» **WHAT YOU WILL DO**: For the string "charset", find every matching line in the records and copy it.
+---+
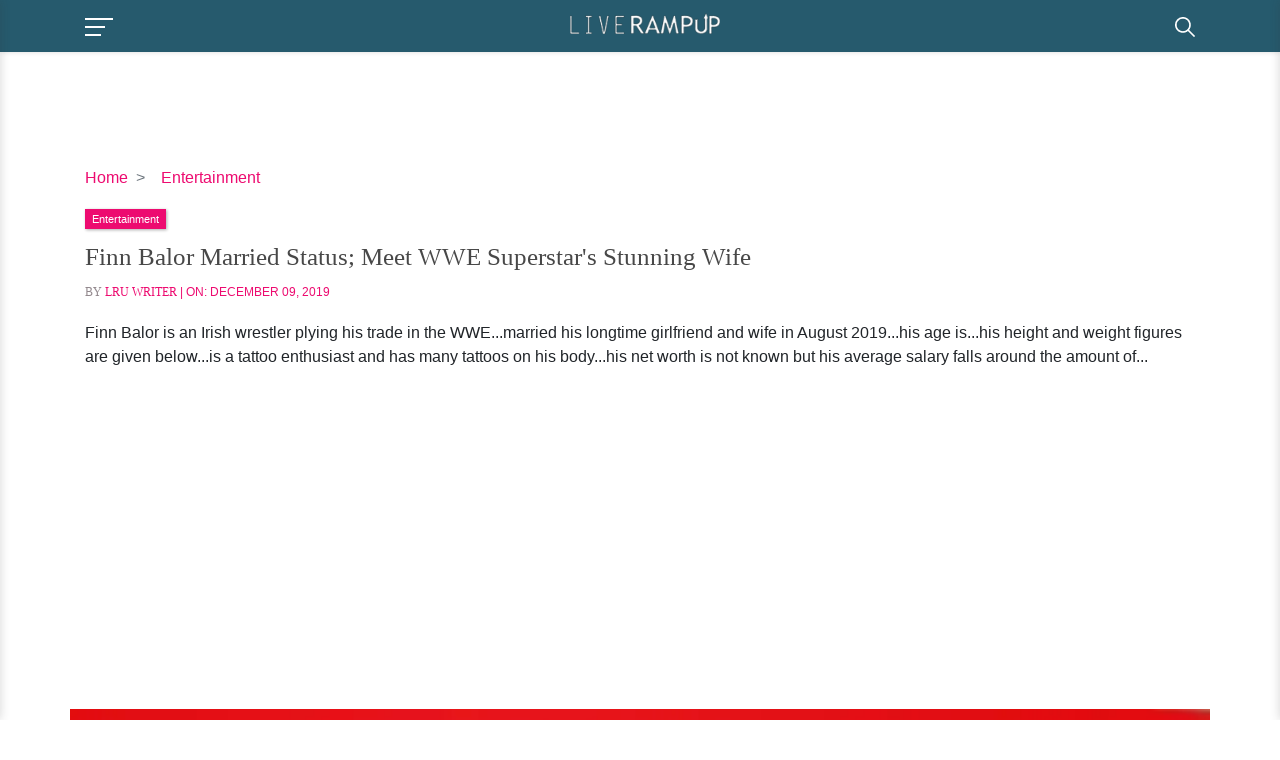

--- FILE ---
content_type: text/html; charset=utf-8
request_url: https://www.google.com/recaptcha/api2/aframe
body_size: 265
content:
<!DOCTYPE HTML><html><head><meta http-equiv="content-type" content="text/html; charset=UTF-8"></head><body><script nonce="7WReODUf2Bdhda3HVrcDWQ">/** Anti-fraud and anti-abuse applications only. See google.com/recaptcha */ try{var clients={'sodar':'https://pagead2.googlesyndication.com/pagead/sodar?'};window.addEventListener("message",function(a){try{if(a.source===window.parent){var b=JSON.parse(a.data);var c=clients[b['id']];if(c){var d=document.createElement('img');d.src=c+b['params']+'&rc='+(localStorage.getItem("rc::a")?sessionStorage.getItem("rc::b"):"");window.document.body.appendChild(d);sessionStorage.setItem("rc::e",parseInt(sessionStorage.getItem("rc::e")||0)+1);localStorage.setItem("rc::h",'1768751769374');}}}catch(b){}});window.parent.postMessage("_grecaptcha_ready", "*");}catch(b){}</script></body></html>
+---+
» **ANSWER BOX**:
content_type: text/html; charset=utf-8
<!DOCTYPE HTML><html><head><meta http-equiv="content-type" content="text/html; charset=UTF-8"></head><body><script nonce="7WReODUf2Bdhda3HVrcDWQ">/** Anti-fraud and anti-abuse applications only. See google.com/recaptcha */ try{var clients={'sodar':'https://pagead2.googlesyndication.com/pagead/sodar?'};window.addEventListener("message",function(a){try{if(a.source===window.parent){var b=JSON.parse(a.data);var c=clients[b['id']];if(c){var d=document.createElement('img');d.src=c+b['params']+'&rc='+(localStorage.getItem("rc::a")?sessionStorage.getItem("rc::b"):"");window.document.body.appendChild(d);sessionStorage.setItem("rc::e",parseInt(sessionStorage.getItem("rc::e")||0)+1);localStorage.setItem("rc::h",'1768751769374');}}}catch(b){}});window.parent.postMessage("_grecaptcha_ready", "*");}catch(b){}</script></body></html>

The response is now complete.